Cláudio Lima, de 45 anos, se apoia nas grades que cercam o Instituto Médico-Legal (IML) na esperança de liberar o corpo do filho, encontrado morto, com o rosto desfigurado, após mais de 24 horas de buscas. A procura por Hércules Célio Lima, de 23 anos, começou na madrugada de quarta-feira, após o fim da megaoperação que deixou 121 mortos nos complexos da Penha e do Alemão, na Zona Norte do Rio. A busca terminou quando o feirante recebeu, pelo WhatsApp, um vídeo em que apareciam alguns corpos sem vida — entre eles, o de seu único filho.

Quando soube da morte de Hércules, Cláudio estava na Vacaria, uma região de mata localizada entre os complexos da Penha e do Alemão, que se tornou conhecida por ser o principal ponto de encontro de corpos após a Operação Contenção. Ainda eram as primeiras horas da manhã de quinta-feira quando, em um dos grupos de WhatsApp, ele abriu o vídeo que mudaria sua vida para sempre.

— Na procura, você vai vendo todos esses vídeos e imagens que circulam nas redes. Dessa vez, em um deles que mostrava alguns corpos no chão, estava o meu filho. Mesmo do jeito que estava, é o tipo de coisa que você não erra. Era ele — contou Cláudio.

Ao se recompor, ligou para a irmã e pediu ajuda para ir até o IML, no Centro do Rio, a fim de identificar e liberar o corpo do jovem.

— Minha irmã está lá dentro agora, enquanto espero um pouco por aqui. Não é fácil, estou vindo direto da mata. É difícil até falar — disse o feirante, emocionado.

Hércules Celio Lima — Foto: Acervo Pessoal
Hércules Celio Lima — Foto: Acervo Pessoal

Morador da Vila Cruzeiro, uma das comunidades que formam o Complexo do Alemão, Cláudio criou o filho com o apoio da mãe. Feirante, tentou fazer com que Hércules trabalhasse com ele no sacolão de onde tira o sustento, mas não teve sucesso.

Com o olhar distante e a fala marcada por longas pausas, Cláudio lembra que o filho costumava ser companheiro e tranquilo, mas, por volta dos 18 anos, começou a demonstrar revolta com a vida. Foi então que se aproximou de pessoas fora do círculo familiar e acabou entrando para o crime organizado.

Foram cinco anos de tentativa — 1.826 dias de apelos e conversas — para tentar convencê-lo a mudar de caminho. A luta terminou nesta semana.

— Eu sou feirante, o que eu tinha pra oferecer pra ele era isso. Ele não quis. Já era um homem, maior de idade, e respondia pelas próprias escolhas. Não entendo o porquê desse caminho. Pai nenhum quer ver o filho seguir assim. Mas era meu filho, era eu e ele. Agora, faço o quê? — desabafou.

LINHAS LISTADAS
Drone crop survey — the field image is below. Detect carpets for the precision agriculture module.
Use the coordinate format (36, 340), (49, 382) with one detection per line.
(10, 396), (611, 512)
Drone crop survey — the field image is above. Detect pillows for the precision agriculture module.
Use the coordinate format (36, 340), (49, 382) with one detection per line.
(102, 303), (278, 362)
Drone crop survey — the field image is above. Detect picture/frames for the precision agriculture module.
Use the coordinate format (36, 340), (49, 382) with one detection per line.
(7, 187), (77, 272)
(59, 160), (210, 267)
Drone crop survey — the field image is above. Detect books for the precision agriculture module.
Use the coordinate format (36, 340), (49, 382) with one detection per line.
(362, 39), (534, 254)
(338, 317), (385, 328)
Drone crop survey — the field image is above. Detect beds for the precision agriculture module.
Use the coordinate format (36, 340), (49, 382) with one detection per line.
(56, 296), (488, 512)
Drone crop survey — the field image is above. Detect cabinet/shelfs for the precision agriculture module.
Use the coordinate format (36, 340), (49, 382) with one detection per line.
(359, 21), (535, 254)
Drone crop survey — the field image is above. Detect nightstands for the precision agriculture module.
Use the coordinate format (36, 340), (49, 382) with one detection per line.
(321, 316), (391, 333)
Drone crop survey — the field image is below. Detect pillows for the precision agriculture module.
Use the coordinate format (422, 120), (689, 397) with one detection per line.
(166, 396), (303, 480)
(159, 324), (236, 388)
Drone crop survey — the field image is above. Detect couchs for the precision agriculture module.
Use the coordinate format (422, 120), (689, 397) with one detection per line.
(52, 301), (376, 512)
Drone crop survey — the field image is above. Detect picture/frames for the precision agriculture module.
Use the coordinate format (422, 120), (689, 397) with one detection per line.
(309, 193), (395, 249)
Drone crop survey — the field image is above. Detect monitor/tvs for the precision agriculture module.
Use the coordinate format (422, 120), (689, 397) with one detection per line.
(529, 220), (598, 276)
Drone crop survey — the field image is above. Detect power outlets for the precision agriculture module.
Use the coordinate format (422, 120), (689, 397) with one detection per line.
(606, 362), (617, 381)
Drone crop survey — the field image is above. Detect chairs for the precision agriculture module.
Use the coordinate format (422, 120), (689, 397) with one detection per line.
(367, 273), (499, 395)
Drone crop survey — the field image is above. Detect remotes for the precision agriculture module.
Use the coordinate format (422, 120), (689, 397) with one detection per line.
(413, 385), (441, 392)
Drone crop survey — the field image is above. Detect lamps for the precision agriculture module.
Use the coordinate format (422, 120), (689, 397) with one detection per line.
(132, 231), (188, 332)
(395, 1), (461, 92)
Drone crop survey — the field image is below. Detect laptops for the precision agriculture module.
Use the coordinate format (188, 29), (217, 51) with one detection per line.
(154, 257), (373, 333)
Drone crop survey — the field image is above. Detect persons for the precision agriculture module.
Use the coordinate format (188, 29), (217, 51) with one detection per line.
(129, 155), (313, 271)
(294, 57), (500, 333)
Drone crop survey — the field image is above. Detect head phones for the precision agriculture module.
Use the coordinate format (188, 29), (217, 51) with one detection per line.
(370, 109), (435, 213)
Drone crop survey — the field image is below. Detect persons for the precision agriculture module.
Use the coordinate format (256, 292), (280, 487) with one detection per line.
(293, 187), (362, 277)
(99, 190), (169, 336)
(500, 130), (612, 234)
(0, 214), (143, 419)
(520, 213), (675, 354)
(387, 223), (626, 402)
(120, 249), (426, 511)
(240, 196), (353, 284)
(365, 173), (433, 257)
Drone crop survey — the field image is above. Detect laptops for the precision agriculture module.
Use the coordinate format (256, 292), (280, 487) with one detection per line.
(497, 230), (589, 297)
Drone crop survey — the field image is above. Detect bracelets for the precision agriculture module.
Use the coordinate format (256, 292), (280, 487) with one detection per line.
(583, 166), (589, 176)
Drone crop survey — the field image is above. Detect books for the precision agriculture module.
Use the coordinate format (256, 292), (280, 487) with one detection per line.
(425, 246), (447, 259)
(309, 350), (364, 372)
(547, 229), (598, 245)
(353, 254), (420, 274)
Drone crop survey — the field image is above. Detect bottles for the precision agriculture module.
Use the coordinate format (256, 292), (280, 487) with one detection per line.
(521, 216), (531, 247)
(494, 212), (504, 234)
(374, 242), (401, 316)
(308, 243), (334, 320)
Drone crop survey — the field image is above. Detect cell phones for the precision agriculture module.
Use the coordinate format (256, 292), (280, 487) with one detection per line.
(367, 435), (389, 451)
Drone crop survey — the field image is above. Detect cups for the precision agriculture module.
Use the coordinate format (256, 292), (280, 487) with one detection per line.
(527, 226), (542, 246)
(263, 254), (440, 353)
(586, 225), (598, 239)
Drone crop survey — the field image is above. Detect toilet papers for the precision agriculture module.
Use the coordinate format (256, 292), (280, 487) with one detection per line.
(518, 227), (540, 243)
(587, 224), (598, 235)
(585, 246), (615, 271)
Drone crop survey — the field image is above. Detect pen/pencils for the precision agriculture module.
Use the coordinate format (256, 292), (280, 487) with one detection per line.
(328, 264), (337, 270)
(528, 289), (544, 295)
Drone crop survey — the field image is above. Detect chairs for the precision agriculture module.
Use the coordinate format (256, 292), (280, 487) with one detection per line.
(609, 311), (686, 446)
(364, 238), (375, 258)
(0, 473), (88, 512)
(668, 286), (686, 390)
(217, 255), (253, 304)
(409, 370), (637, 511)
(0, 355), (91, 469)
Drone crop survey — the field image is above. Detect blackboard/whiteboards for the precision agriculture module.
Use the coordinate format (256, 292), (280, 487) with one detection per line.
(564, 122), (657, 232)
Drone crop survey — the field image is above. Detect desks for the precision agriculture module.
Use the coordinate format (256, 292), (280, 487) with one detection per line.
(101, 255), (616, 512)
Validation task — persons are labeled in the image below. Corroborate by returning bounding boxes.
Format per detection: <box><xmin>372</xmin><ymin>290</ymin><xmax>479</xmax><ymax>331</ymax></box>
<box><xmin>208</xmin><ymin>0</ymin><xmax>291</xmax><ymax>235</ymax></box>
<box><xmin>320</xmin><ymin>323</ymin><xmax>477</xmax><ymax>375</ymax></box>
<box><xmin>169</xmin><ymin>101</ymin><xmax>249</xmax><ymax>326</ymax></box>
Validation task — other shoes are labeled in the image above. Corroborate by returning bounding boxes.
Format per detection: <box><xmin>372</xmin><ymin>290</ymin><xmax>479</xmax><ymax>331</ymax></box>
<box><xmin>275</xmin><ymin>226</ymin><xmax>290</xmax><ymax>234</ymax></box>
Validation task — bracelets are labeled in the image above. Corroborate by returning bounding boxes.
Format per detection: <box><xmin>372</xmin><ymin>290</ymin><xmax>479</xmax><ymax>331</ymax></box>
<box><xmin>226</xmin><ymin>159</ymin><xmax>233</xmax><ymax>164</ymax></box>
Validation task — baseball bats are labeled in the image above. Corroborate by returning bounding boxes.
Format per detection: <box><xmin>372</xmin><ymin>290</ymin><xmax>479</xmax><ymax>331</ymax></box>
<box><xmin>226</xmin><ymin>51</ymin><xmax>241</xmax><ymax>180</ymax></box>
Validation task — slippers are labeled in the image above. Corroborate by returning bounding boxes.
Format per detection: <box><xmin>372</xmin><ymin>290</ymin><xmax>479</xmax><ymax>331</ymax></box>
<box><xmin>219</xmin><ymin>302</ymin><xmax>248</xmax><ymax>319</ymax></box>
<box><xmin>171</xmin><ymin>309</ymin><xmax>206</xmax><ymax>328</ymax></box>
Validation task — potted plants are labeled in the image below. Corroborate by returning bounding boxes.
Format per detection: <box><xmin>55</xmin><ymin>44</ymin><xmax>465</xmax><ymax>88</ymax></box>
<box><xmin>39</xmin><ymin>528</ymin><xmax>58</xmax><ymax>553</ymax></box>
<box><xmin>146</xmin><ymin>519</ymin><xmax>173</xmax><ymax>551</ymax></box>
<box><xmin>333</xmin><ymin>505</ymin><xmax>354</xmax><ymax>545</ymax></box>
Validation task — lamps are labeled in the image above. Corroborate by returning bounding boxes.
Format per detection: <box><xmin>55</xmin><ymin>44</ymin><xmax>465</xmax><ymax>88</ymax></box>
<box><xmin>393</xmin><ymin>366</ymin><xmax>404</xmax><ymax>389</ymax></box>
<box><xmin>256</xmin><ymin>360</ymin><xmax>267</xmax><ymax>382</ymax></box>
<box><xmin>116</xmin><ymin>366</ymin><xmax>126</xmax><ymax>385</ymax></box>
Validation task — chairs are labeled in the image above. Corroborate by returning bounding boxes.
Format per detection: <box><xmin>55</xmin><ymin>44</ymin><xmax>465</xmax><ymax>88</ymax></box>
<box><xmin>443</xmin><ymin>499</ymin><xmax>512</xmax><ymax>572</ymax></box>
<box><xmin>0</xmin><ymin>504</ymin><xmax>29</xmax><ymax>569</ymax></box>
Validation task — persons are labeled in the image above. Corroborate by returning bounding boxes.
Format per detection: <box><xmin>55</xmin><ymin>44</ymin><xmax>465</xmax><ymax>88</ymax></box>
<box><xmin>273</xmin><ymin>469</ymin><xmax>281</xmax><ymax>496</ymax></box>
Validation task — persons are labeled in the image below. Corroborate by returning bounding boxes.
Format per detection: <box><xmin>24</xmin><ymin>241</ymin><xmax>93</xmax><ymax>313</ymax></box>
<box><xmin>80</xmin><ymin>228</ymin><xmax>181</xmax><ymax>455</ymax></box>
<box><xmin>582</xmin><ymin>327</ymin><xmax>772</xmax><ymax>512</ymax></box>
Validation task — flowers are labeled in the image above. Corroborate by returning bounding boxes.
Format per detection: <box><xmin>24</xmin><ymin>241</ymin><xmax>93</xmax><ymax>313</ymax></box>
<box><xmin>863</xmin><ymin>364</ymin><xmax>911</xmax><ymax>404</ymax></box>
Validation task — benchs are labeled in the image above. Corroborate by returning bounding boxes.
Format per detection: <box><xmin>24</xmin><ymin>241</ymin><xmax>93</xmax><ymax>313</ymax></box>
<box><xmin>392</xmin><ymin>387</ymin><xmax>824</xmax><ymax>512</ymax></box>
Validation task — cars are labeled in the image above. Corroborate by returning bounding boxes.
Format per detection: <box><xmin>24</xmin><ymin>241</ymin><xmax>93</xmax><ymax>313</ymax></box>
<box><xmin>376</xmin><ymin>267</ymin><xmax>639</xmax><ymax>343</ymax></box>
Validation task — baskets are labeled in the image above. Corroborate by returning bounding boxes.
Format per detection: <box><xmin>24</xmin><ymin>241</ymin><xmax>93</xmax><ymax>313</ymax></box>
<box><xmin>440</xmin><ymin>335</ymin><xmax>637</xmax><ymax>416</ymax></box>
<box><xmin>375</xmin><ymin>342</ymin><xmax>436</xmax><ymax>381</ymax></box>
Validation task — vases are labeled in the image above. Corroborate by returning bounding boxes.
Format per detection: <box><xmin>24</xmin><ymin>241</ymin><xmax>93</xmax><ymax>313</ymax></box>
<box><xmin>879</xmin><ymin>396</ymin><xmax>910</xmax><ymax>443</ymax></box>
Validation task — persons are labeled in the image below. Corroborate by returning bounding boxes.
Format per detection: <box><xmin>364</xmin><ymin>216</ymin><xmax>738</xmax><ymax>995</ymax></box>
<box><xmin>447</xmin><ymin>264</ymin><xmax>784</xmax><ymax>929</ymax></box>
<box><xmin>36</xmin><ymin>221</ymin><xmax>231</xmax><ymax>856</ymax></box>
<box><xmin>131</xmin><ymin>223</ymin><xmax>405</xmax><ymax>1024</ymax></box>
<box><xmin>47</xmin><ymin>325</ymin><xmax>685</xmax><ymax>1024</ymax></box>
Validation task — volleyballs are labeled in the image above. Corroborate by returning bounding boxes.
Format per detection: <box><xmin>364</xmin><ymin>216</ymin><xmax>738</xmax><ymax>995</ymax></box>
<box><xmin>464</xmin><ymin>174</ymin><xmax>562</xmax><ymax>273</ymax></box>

ATIVIDADES
1 - Quantos mortos deixou a megaoperação nos complexos da Penha e do Alemão, segundo o trecho?
2 - Quais são todos os números escritos em algarismos no trecho?
3 - Como fica em inglês esta frase do trecho: "Ao se recompor, ligou para a irmã e pediu ajuda para ir até o IML, no Centro do Rio, a fim de identificar e liberar o corpo do jovem."?

RESPOSTAS ESCRITAS
1 - A megaoperação deixou 121 mortos.

2 - 45, 24, 23, 121, 18, 1.826

3 - After pulling himself together, he called his sister and asked for help getting to the IML, in downtown Rio, in order to identify and release the young man's body.